The exhibition is organized into four subjects. The first acts as precursor to the TGP, highlighting the prints of artists that helped to define the Mexican print landscape early in the 20th century. These figures include Jean Charlot, José Gaudalupe Posada, and the “Big Three”: Diego Rivera, José Clemente Orozco and David Siqueiros. The exhibition transitions into the artists of the TGP, with emphasis on the work on Leopoldo Méndez, but also includes Ángel Bracho, Isidoro Ocampo, and Alfredo Zalce, among others.
Estampas de la Revolución
The third part of the exhibition focuses on the linocut portfolio Estampas de la Revolución Mexicana, a vividly illustrated narration of the Mexican Revolution, published by the workshop in 1947. Finally, the exhibition highlights the gringos– Americans working at the TGP during the early and influential days of the prolific workshop, including Charles White, John Woodrow Wilson and Elizabeth Catlett.
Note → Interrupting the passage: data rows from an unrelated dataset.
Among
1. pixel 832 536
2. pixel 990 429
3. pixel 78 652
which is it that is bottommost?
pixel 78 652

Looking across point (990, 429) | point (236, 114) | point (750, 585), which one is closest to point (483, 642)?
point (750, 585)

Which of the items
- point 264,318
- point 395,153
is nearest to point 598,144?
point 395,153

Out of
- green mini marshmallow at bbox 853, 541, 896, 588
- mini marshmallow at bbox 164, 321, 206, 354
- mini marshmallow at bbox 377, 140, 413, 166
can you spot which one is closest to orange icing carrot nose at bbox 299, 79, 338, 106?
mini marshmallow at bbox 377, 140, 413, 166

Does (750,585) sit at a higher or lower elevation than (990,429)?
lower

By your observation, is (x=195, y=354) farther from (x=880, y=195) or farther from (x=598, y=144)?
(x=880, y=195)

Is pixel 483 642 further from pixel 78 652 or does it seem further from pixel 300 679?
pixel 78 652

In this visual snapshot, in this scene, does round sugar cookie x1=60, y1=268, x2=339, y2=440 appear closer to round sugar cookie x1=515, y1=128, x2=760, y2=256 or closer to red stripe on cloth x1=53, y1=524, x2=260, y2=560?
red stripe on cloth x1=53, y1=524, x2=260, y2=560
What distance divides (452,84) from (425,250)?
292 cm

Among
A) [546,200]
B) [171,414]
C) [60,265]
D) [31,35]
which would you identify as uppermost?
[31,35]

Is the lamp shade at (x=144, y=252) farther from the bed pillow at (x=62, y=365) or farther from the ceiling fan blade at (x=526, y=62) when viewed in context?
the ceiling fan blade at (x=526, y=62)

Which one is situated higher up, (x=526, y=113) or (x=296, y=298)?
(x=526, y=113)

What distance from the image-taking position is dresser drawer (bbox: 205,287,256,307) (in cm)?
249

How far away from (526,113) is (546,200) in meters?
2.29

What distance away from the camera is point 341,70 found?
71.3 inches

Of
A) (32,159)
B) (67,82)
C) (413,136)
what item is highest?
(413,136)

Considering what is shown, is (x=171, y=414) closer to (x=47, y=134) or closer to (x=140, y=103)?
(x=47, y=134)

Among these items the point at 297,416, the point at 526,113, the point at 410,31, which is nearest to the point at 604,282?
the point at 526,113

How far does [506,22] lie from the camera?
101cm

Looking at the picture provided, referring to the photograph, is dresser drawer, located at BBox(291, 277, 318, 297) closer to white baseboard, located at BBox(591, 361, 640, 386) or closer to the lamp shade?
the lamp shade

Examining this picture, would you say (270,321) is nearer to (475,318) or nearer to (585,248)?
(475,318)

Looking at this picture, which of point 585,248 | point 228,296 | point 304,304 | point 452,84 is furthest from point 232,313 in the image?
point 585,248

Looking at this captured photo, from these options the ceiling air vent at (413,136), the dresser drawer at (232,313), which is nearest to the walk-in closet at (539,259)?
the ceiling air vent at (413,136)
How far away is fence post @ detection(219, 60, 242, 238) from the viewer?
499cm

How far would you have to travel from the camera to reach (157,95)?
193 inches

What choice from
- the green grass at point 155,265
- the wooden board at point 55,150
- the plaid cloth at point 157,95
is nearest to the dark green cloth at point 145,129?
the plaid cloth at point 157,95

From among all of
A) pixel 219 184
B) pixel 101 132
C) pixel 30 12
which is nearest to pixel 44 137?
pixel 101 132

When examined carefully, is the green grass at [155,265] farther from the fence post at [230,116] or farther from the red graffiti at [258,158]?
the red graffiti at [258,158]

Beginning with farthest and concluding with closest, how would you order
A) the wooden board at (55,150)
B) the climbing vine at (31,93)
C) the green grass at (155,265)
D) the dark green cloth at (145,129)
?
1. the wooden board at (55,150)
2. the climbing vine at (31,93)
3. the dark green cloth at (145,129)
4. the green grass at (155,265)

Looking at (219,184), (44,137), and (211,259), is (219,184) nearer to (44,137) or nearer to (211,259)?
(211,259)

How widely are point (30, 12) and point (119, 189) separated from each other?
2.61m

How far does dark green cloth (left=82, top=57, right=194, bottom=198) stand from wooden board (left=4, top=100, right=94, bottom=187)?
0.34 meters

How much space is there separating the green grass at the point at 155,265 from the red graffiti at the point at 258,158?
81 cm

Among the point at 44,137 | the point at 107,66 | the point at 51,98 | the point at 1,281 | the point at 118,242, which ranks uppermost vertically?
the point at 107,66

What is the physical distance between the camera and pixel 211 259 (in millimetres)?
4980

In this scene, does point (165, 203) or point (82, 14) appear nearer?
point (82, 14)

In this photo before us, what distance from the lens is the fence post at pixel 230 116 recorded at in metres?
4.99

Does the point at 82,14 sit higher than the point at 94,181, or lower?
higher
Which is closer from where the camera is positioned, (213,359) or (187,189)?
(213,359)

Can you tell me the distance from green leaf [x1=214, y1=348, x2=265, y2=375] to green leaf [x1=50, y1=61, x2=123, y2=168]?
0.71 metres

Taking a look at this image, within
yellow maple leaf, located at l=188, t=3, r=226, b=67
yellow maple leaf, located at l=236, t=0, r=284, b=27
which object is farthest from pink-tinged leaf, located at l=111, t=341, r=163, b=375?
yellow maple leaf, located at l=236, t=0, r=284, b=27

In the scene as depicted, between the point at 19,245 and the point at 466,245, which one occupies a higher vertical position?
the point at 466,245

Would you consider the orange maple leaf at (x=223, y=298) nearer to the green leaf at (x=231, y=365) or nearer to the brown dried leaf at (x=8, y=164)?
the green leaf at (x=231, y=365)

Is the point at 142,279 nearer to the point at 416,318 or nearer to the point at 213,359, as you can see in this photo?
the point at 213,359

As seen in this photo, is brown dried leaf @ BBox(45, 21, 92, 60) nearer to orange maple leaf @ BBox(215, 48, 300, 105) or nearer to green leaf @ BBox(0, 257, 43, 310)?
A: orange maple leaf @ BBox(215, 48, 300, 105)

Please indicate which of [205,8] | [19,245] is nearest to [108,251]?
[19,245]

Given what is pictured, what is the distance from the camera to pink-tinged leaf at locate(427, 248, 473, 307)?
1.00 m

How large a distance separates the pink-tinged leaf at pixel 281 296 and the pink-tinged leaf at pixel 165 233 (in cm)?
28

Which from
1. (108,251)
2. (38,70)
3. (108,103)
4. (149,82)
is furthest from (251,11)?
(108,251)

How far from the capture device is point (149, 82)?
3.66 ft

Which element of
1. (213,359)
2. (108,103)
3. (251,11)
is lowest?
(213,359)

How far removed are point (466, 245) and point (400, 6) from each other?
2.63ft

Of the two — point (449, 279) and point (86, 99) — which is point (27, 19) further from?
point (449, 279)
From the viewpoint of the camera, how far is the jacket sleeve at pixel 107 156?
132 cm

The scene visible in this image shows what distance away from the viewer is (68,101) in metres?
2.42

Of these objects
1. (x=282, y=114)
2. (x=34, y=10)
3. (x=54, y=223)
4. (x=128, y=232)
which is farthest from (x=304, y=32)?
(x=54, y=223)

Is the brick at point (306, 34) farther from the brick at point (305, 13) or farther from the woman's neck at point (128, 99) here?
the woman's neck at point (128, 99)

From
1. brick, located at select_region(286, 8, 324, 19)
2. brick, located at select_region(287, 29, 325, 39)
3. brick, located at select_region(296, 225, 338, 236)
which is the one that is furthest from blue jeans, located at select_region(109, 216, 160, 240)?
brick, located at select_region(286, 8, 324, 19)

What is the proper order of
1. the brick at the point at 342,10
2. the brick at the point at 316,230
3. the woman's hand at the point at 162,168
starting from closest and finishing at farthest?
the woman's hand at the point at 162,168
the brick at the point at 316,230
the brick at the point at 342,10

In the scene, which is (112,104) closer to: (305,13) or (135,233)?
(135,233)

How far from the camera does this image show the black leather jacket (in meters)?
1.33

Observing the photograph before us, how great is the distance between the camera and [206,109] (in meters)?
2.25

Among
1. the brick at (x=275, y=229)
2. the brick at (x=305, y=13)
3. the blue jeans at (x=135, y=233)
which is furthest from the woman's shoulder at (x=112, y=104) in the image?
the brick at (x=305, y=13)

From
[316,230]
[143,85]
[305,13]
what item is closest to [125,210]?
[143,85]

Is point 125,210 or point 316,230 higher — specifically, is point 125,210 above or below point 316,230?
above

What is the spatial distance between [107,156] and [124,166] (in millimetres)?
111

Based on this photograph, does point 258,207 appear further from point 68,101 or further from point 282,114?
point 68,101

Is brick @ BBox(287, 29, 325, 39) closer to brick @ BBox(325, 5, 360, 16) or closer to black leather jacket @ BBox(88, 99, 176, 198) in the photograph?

The impact of the TGP reached well beyond the conventional boundaries of art making, affecting political and social movements in Mexico and the United States. Collaborating institutions include the Library of Congress, the Philadelphia Museum of Art, the Herbert F. Johnson Museum of Art, the Blanton Museum of Art, and the University of New Mexico Art Museum.
This exhibition is funded in part through a grant from The IFPDA Foundation.